-- Problems to solve --
(A) Reproduce the passage of the commentary on Israel's military response between "This is the" and "public relations campaign.", inclusive.
(B) Using the commentary on Israel's military response, decide whether each statement agrees with it. Answer yes or no, and quote the words that settle it. (i) Hizbollah guerrillas kidnapped two Israeli soldiers. (ii) Hizbollah is attacking Israel from Beirut. (iii) Israel declared that the attacks on Lebanon would last several months.
(C) Carry the commentary on Israel's military response forward, beginning after its final sentence.
═════ Excerpt to read
This is the position Israel now finds itself in. Its excuse is that it was attacked, several times in several places, by Palestinian terrorists in Gaza, who kidnapped a soldier and who have fired mortars at Israeli towns and people, and by Hizbollah guerrillas in southern Lebanon, who have also fired rockets at Israel and have kidnapped two Israeli soldiers.

A proportional response to these attacks from Israel would have been justified self-defense; no explanation required. Instead, Israel is using these attacks by terrorist-guerrillas as an excuse for a broader set of punishing actions that is completely out of proportion to the harm it faced and, more importantly, to the moral code to which the nation professes to adhere as part of its broad, international public relations campaign.

Declaring (as it did yesterday) that the attacks on Lebanon will last several weeks – Israel has indicated, clearly and unambiguously, that it is taking a political opportunity to destroy infrastructure in Lebanon at a moment when (as Israel trumpets loudly) even other Arab regimes think Hizbollah acted wrongly. This represents a form of collective punishment against a broad population of Lebanese civilians who have already been faced with their own political and military struggles – to free their nation of Syrian influence, to remove Syrian soldiers, to sustain a democratic government, and to maintain a state of peace after more than a decade of civil war. (The invasion and subsequent actions in Gaza are more complicated – because of the size of the terrain and the proximity that permits further shelling of Israeli civilians. But Hizbollah is not attacking Israel from Beirut, yet it is Beirut that Israel has attacked.)

And, more to the point, this kind of collective punishment – against Lebanese and Palestinian civilians – is immoral. Whatever one wants to say about Israel’s origins, the state itself traces its history back to the Biblical connections of the Jewish people to the land, and to the religious framework that has defined Jewish life for several millennia. But to stake one’s claim to the Bible means tying one’s self to Biblical precepts, to the tremendous moral code handed to the Jewish people and carried from generation to generation.

The book Christians call the “Old Testament” contains a lot of gruesome death, much war, and often depicts a vengeful, wrathful god. However, it is also quite clear on the need to create and sustain a higher moral order, on the importance of connecting human behavior and instinct – such as a reactive desire for revenge – to an established code of laws, even if this means halting what might be an instinctive reaction in favor of a more thoughtful, measured, ultimately moral response. It is a call from god to reflect on the spirit within us, and to act not as we might desire emotionally for ourselves, but as we should for the benefit of humanity.
══════════
═════ Recorded data
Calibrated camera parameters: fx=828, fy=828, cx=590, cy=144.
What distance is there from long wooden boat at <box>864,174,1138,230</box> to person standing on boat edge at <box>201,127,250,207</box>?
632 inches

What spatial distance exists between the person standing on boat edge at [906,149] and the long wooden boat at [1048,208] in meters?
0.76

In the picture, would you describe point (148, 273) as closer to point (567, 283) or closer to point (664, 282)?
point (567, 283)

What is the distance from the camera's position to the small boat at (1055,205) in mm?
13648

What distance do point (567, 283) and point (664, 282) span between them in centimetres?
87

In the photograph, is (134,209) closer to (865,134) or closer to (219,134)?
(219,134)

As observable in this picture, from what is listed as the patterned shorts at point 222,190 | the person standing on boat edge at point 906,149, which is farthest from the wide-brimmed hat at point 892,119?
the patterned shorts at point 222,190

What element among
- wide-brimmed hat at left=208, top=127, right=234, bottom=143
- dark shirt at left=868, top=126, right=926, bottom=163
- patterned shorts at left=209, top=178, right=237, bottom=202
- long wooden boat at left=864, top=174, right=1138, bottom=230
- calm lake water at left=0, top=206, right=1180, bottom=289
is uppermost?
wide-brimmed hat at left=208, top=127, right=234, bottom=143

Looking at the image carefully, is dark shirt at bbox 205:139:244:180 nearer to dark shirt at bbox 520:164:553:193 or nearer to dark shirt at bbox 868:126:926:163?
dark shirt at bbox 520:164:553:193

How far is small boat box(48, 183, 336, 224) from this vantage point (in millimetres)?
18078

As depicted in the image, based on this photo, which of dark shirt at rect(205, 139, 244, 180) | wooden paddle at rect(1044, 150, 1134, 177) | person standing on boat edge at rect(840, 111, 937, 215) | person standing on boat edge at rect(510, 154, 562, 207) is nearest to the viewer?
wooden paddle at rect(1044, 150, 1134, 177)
══════════
═════ Recorded data
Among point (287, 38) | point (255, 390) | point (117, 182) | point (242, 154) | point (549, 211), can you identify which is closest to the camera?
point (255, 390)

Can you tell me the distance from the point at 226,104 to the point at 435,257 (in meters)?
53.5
══════════
-- Per-task answers --
(A)
This is the position Israel now finds itself in. Its excuse is that it was attacked, several times in several places, by Palestinian terrorists in Gaza, who kidnapped a soldier and who have fired mortars at Israeli towns and people, and by Hizbollah guerrillas in southern Lebanon, who have also fired rockets at Israel and have kidnapped two Israeli soldiers.

A proportional response to these attacks from Israel would have been justified self-defense; no explanation required. Instead, Israel is using these attacks by terrorist-guerrillas as an excuse for a broader set of punishing actions that is completely out of proportion to the harm it faced and, more importantly, to the moral code to which the nation professes to adhere as part of its broad, international public relations campaign.

(B)
(i) Yes: "have kidnapped two Israeli soldiers"
(ii) No: "But Hizbollah is not attacking Israel from Beirut, yet it is Beirut that Israel has attacked."
(iii) No: "the attacks on Lebanon will last several weeks"

(C)
In that context, Israeli attacks on civilians simply are not justified or justifiable. Let’s be clear: neither are the attacks on Israel by these terrorists; but the Islamic terrorists of the region make no real claim to the same moral code that Israel seeks to embrace. Israel cannot claim to be an open democracy while it oppresses its non-Jewish minorities, and it cannot claim to be a beacon of moral action in a sea of Islamic terror when it acts as badly, as indiscriminately, as oppressively as the terrorists themselves. With several hundred Lebanese civilians killed, and nearly a half-million displaced from their homes, the Israeli response in unquestionably out of proportion to the harm Israelis themselves have suffered.

I firmly believe that Jewish morality and Jewish law does not subscribe to placing a higher value on Jewish life than on a non-Jewish life. That, however, is exactly what Israel is doing: cloaking itself in the mantle of respectable self-defense while expanding its attacks well beyond what can be justified as such.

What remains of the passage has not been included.